Lens: Fujifilm XF 14/2.8
Digital: 24 MP [24×16] CMOS
Software: Adobe Lightroom
Date: April 2017
Lighting: Daylight/Dusk
Genre: Historic Architecture
I didn’t plan to live in North Florida. I was still in Miami-Dade when I first stumbled across its quiet beauty—sweeping marshes, whispering pines, and that golden light that seems to bless every corner of the land. But everything changed the day I visited St. Mark’s National Wildlife Refuge. It was more than a scenic stop; it was a calling. That’s when I knew: this would be home.
I’ve lived life as a photographer, not as a job, but as a way of seeing. The artists, musicians, and fellow photographers I know understand this deeply. We don’t switch it off. We live it. Teaching and the business of photography were once part of my profession, but the lifestyle—that persistent urge to chase beautiful light, to understand each evolution of the craft—remains. It’s who I am, every hour of every day.
The state line is not far from my home—just a brief drive north into Southwest Georgia. The land flattens and unfurls into fields and quiet towns steeped in time. I’ve been lucky. A few friends from these small towns have brought me to places they hold dear—places that are vanishing. They want me to photograph them before they fade into memory. I consider that a gift. I consider myself a blessed photographer.
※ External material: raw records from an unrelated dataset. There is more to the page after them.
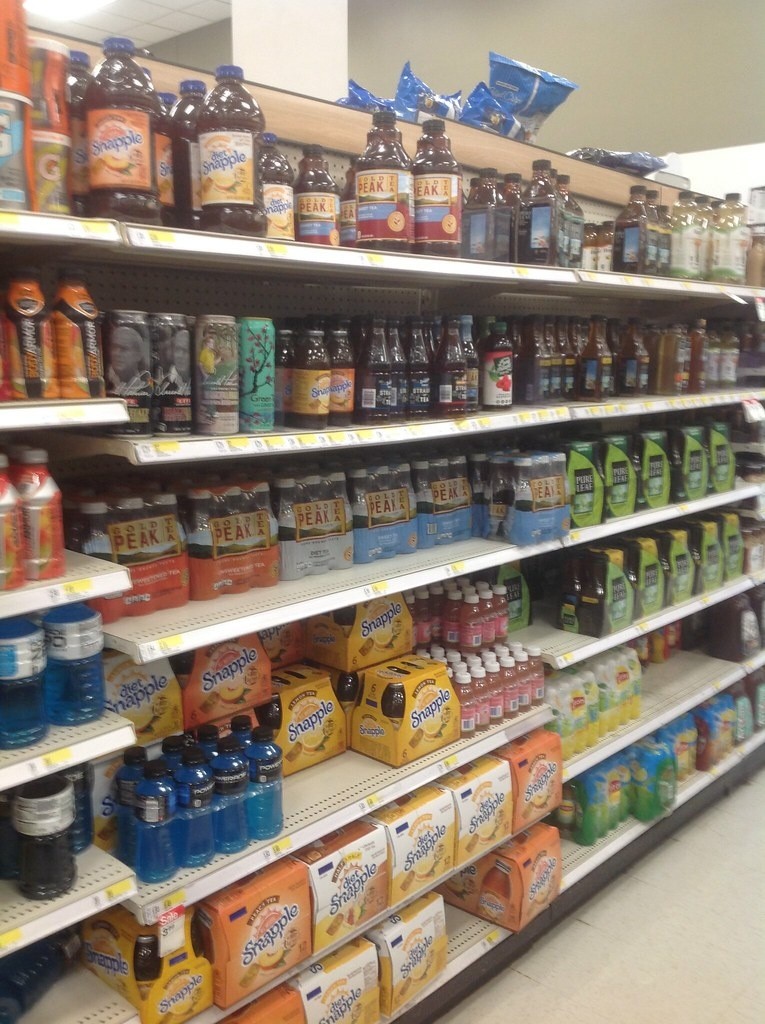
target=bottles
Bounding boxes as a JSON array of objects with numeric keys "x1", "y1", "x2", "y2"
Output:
[
  {"x1": 66, "y1": 414, "x2": 765, "y2": 998},
  {"x1": 0, "y1": 444, "x2": 66, "y2": 590},
  {"x1": 0, "y1": 603, "x2": 106, "y2": 1024},
  {"x1": 52, "y1": 270, "x2": 105, "y2": 399},
  {"x1": 66, "y1": 38, "x2": 749, "y2": 285},
  {"x1": 275, "y1": 316, "x2": 765, "y2": 430},
  {"x1": 5, "y1": 266, "x2": 59, "y2": 400}
]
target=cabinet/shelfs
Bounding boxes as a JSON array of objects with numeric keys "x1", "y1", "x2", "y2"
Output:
[{"x1": 0, "y1": 25, "x2": 764, "y2": 1024}]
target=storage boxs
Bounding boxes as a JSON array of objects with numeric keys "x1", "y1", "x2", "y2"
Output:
[{"x1": 193, "y1": 731, "x2": 563, "y2": 1024}]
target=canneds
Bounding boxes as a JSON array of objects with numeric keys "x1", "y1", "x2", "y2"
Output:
[{"x1": 96, "y1": 308, "x2": 274, "y2": 438}]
The Old Tobacco Barn is one of those places. These barns once peppered the region, vital to the tobacco industry that supported generations. But many have collapsed under the weight of storms and time or simply been sacrificed for development. When I find one still standing, weathered but proud, I feel a responsibility to document it, to honor it, and to tell its story before it’s too late.
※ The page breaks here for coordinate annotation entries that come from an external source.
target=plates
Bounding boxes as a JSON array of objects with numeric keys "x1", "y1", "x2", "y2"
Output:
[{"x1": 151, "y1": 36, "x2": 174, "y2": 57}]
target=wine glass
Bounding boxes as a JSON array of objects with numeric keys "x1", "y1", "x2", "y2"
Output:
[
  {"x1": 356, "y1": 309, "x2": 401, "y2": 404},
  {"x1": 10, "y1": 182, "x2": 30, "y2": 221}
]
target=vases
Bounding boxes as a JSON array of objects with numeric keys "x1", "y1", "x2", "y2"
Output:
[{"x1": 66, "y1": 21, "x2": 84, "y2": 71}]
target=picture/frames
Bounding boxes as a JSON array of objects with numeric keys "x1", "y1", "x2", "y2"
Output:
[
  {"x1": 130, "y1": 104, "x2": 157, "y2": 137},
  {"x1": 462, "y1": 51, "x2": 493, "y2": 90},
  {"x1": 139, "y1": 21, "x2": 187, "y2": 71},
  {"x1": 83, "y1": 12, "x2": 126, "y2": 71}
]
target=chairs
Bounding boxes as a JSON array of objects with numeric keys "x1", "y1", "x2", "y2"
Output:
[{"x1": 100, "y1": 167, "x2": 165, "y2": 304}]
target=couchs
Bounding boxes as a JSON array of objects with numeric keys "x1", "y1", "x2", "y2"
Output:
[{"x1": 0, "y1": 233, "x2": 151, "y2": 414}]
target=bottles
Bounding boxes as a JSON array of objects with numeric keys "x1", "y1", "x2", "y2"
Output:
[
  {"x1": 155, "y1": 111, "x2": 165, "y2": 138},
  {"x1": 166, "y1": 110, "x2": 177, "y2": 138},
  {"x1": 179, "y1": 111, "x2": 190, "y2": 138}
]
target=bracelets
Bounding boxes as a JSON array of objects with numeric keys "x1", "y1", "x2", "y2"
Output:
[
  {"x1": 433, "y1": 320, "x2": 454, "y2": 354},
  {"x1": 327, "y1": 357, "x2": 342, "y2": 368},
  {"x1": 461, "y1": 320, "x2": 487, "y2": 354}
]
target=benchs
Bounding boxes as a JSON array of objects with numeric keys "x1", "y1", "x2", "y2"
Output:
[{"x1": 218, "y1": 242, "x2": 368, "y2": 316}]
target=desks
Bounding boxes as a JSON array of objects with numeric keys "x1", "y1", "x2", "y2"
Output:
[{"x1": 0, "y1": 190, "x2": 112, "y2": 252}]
Short Story: “The Last Drying Season”
They say the old barn leaned even when it was new.
Built by hand in the early 1900s, it stood through decades of tobacco seasons, filled with the sharp scent of drying leaves, the laughter of field hands, the creak of wood settling deeper into the soil. For a long while, it was the heartbeat of the land.
Then came the decline. The last farmer to work the field, Mr. Clyde Wheeler, passed away quietly one fall. No one planted tobacco after that. The fields grew wild. The barn sat empty, gathering silence like dust.
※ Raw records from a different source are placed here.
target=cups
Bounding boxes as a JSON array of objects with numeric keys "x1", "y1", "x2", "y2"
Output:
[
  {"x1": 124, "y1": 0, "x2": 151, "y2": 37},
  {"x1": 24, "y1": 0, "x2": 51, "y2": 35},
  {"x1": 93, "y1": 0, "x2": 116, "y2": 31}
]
But now and then, someone would come by. A young couple once used the barn as a backdrop for wedding photos. A pair of kids poking around its beams with flashlights, swearing they heard it breathing. And then one day, me. Camera in hand, boots in the mud, chasing the last light of the day as it slid across the slats like memory.
I made this photograph just before dusk. The sky was folding in on itself, the clouds like smoke from an invisible fire. The barn leaned, as always, like it was tired but unwilling to fall. I stood still, listening. There were no creaks, no wind, just the soft click of the shutter.
Some places aren’t meant to last forever, but deserve to be seen.